▼

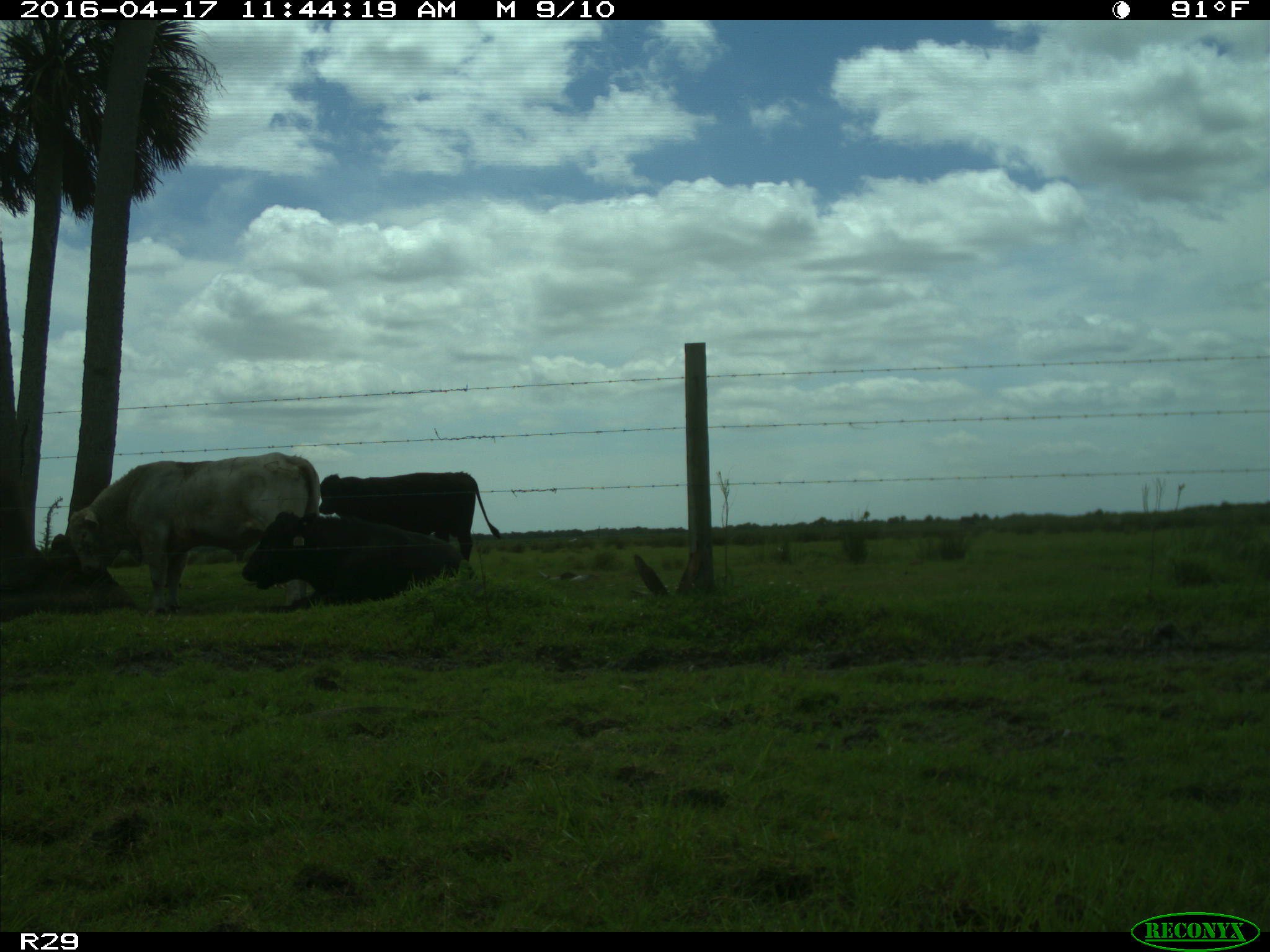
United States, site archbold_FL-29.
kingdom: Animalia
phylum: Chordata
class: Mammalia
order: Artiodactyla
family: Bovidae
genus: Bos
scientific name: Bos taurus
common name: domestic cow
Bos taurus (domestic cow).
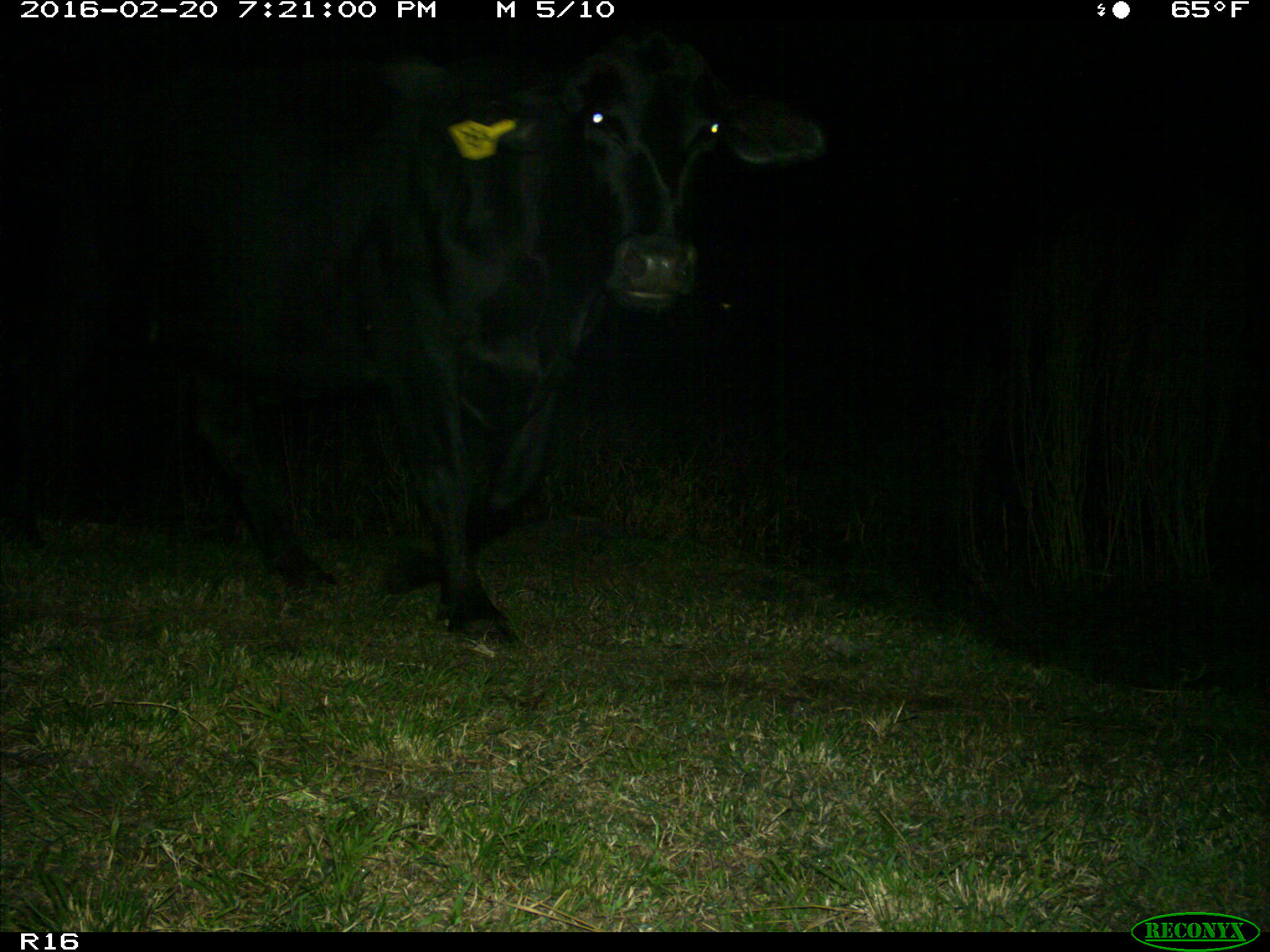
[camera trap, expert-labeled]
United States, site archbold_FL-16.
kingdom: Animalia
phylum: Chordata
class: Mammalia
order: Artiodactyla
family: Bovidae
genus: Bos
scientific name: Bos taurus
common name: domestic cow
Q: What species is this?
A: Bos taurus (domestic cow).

▲

Pictures are not part of the copy. Return every record exactly.

United States, site archbold_FL-29.
kingdom: Animalia
phylum: Chordata
class: Mammalia
order: Artiodactyla
family: Bovidae
genus: Bos
scientific name: Bos taurus
common name: domestic cow
Bos taurus (domestic cow).
[camera trap, expert-labeled]
United States, site archbold_FL-16.
kingdom: Animalia
phylum: Chordata
class: Mammalia
order: Artiodactyla
family: Bovidae
genus: Bos
scientific name: Bos taurus
common name: domestic cow
Q: What species is this?
A: Bos taurus (domestic cow).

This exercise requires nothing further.